Project 2

Due: July 2, before midnight.

Important Reminder: As per the course Academic Honesty Statement, cheating of any kind will minimally result in your letter grade for the entire course being reduced by one level.

This document first provides the aims of this project. It then lists the requirements as explicitly as possible. This is followed by a log which should help you understand the requirements. Finally, it provides some hints as to how those requirements can be met.

Aims

The aims of this project are as follows:

  • To give you more experience with JavaScript/TypeScript programming.

  • To familiarize you with asynchronous programming.

  • To expose you to mongodb.

  • To practice TDD by writing a few tests.

Requirements

You must push a submit/prj2-sol directory to your github repository such that typing npm ci within that directory followed by tsc is sufficient to run the project using ./dist/index.js.

You are being provided with an index.ts which provides the required command-line behavior. What you specifically need to do is add code to the provided src/lib/spreadsheet-dao.ts source file as per the requirements in that file. Database errors should be returned with code set to DB using the same error handling convention as in your previous project.

You are also required to add a test marked with TODO in test/spreadsheet-dao.ts. Your implementation must pass all the tests.

As in your previous project, the emphasis is on correctness rather than efficiency.
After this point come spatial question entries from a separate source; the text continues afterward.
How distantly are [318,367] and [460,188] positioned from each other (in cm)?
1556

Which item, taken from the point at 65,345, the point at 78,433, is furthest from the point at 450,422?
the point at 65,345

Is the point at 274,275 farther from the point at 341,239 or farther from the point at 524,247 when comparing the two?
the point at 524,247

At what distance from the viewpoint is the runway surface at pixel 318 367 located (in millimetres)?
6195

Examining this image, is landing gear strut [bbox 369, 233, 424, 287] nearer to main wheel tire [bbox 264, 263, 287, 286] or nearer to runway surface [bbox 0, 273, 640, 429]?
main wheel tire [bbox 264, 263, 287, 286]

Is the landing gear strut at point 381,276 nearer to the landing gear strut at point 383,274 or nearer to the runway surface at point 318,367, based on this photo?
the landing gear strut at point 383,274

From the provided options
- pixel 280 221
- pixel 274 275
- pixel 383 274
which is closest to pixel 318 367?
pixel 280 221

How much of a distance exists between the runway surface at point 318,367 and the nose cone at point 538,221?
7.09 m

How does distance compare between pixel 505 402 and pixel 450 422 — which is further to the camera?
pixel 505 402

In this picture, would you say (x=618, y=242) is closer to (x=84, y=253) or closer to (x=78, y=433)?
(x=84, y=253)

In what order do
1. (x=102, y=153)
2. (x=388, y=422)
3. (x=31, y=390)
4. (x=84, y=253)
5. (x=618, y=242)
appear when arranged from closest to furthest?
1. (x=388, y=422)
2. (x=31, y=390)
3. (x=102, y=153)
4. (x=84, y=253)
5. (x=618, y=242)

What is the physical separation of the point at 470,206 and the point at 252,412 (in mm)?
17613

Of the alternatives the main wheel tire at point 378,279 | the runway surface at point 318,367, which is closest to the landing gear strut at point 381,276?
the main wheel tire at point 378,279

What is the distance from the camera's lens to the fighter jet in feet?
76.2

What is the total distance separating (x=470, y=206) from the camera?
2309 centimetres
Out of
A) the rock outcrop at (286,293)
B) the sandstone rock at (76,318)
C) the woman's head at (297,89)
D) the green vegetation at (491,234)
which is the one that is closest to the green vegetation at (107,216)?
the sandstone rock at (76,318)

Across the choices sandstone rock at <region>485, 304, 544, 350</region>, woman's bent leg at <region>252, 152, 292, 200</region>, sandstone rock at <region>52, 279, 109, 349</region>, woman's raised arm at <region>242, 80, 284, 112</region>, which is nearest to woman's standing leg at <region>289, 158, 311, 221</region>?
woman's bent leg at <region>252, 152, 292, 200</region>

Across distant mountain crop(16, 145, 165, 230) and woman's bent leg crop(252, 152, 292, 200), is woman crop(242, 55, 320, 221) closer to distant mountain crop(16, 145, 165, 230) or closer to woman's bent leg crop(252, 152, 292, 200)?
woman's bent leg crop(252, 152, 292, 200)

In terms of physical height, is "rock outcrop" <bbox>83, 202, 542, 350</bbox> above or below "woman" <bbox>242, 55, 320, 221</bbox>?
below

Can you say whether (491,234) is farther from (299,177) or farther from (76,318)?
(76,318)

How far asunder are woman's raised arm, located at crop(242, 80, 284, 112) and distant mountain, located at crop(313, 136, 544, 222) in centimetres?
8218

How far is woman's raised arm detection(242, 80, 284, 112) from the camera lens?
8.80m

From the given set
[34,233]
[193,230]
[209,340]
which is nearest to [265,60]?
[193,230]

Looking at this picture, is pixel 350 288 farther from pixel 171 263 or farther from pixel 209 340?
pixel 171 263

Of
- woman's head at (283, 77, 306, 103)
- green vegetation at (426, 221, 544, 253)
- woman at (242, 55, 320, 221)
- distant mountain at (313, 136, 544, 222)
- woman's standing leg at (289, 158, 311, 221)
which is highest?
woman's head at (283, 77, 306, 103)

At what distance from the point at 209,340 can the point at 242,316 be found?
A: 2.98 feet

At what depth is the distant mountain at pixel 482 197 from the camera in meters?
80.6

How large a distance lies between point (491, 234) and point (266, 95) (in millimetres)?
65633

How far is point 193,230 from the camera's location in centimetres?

The command-line behavior of the program is illustrated in this annotated log.

Provided Files

You are being provided with a directory prj2-sol directory which contains a start for your project. It contains the following files:

spreadsheet-dao.ts

This is the file which you will need to modify. It contains skeletons for the methods you need to implement. You should feel free to add any auxiliary function or class definitions as needed.

spreadsheet.ts

This is an extended version of a solution to your previous project. Changes include:

  • The API is synchronous rather than asynchronous.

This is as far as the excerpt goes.